Check 4 — Framework shape fits "chat-to-purchase"

Some frameworks aren't conversational by design — they assume batch task execution (CrewAI was on the edge of this; we adapted), declarative pipelines (DSPy), voice/video streams (Pipecat), or batch inference. Apply judgment:

  • If the framework has no conversational primitive (session/thread/message history) and no easy way to fake one by threading history into a task description → skip with reason not-chat-shaped
  • Borderline cases: build it but document the awkwardness inline (CrewAI's per-turn fresh Crew is an acceptable adaptation)

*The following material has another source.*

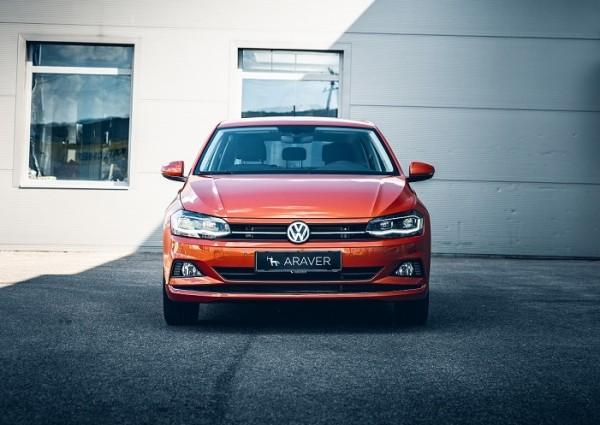 Volkswagen Polo pohľad spredu, oranžová farba titulná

Skip-with-reason vocabulary

When a framework can't be built, write a structured marker so the TODO list and PR history stay honest. Apply each in the orchestrator's TODO and in MEMORY.md:

Reason Meaning Recovery
no-anthropic-support Framework doesn't reach Claude at all Revisit if framework adds Anthropic
no-streaming-api No token-level text streaming Revisit if framework adds streaming
no-instrumentation No OpenInference package Revisit if Arize adds it
not-chat-shaped Voice/video, declarative, batch, etc. Likely never — document why
dep-conflict Installing the framework breaks an existing tier's deps in the shared venv (see "Regression check" below) Use per-framework venv or pin transitive deps before retrying

Record skips in .claude/skills/rosetta-add-framework/SKILL.md (this file) under the TODO section by changing [ ] to [~] and appending the reason — e.g. - [~] Pipecat — skipped: not-chat-shaped (voice/video only). The discover phase preserves these markers across runs.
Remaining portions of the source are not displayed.